Bloodknofsky
Bloodknofsky

Reputation: 21

I am getting this warning "comparison of constant ‘10’ with boolean expression is always true"

I am unable to escape from the loop by entering newline.

int input(char str[], int n)
{
    int ch, i = 0;
    while ((ch == getchar()) != '\n')
        if (i < n)
            str[i++] = ch;
    str[i] = '\0';
    return i;
}

Upvotes: 1

Views: 551

Answers (3)

Henry Le Berre
Henry Le Berre

Reputation: 910

Just replace == with = because you want to assign getchar() to ch and not compare it.

int input(char str[], int n)
{
    int ch, i = 0;
    while ((ch = getchar()) != '\n'){
        if (i < n)
            str[i++] = ch;
    }
    str[i] = '\0';
    return i;
} 

Upvotes: 4

(ch == getchar())

You use == instead of =.

== is used as boolean operator for checking if the left hand operand equals right hand one.

Thus, the loop will never terminate because you compare 0 or 1 (which is the result of (ch == getchar()) with \n whose ASCII value is 10.

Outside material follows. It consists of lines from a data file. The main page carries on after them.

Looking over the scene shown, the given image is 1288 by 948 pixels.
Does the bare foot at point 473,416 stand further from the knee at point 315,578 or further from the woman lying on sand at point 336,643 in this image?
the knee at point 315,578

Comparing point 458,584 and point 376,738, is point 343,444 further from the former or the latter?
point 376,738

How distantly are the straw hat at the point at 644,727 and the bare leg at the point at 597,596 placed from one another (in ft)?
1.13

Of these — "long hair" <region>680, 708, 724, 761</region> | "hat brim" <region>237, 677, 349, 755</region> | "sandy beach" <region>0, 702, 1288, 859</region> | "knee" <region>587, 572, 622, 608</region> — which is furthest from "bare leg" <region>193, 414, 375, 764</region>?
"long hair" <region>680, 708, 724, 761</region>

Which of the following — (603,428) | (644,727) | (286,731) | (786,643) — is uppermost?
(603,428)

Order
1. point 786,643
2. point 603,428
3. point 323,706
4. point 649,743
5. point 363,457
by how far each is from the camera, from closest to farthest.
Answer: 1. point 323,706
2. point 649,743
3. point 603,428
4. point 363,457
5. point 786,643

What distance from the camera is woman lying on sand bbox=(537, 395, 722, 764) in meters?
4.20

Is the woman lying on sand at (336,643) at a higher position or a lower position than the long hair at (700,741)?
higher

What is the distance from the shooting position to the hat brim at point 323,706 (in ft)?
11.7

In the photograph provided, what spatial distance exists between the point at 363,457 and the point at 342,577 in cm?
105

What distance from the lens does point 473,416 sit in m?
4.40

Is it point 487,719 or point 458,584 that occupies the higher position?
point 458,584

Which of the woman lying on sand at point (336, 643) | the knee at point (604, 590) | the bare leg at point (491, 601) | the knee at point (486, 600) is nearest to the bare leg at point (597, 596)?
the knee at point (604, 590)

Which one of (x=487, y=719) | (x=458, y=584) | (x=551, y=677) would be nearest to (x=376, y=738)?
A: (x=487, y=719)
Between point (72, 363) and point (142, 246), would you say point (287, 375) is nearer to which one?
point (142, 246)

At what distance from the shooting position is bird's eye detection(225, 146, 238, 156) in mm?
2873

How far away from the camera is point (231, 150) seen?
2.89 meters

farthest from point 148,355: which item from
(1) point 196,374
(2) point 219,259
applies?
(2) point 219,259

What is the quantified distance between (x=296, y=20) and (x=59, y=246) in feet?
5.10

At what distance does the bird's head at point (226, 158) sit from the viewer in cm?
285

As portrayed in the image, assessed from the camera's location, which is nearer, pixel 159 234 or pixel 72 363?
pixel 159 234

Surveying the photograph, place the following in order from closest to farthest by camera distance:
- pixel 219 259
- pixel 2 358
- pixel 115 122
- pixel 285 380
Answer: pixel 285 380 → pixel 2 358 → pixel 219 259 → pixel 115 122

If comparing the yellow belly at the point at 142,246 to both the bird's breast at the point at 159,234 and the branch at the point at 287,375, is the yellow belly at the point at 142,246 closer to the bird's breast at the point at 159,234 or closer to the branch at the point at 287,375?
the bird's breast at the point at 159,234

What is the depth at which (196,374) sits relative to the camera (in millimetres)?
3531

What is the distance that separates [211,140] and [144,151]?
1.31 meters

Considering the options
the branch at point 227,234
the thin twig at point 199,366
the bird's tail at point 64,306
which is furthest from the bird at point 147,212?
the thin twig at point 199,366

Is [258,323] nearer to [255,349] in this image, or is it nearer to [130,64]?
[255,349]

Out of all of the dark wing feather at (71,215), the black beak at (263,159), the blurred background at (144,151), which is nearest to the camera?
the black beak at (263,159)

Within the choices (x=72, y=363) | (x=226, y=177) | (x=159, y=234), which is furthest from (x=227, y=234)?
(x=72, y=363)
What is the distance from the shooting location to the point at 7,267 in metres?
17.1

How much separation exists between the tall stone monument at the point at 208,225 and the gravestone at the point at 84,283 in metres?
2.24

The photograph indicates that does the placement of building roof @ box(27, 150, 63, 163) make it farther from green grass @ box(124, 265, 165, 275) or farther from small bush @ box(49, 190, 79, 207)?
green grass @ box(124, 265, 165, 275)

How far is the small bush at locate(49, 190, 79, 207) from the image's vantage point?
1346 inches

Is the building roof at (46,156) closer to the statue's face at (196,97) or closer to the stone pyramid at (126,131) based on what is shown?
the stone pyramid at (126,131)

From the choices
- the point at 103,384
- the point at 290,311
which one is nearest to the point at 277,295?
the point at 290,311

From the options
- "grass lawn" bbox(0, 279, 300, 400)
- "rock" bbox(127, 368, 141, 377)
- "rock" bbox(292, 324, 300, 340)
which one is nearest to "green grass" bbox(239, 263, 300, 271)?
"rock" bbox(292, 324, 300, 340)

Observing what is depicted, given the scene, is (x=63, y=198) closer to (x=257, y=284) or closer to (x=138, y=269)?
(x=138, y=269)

That´s what the error is saying.

= is used for assignment and required to assign the character fetched by getchar() to ch.


This is the corrected version:

while ((ch = getchar()) != '\n') {
     if (i < n)
     str[i++] = ch;
}

Upvotes: 0

Welgriv
Welgriv

Reputation: 823

Yo forgot { symbols in your code. Any control structure such while and if of more than one instruction line should be coded like this :

while(condition){
  instruction 1;
  instruction 2;
  ...
}

By the way your i is always 0 and your n does not change within your function.

EDIT: The reason you obtain your warning have been answered by someone else.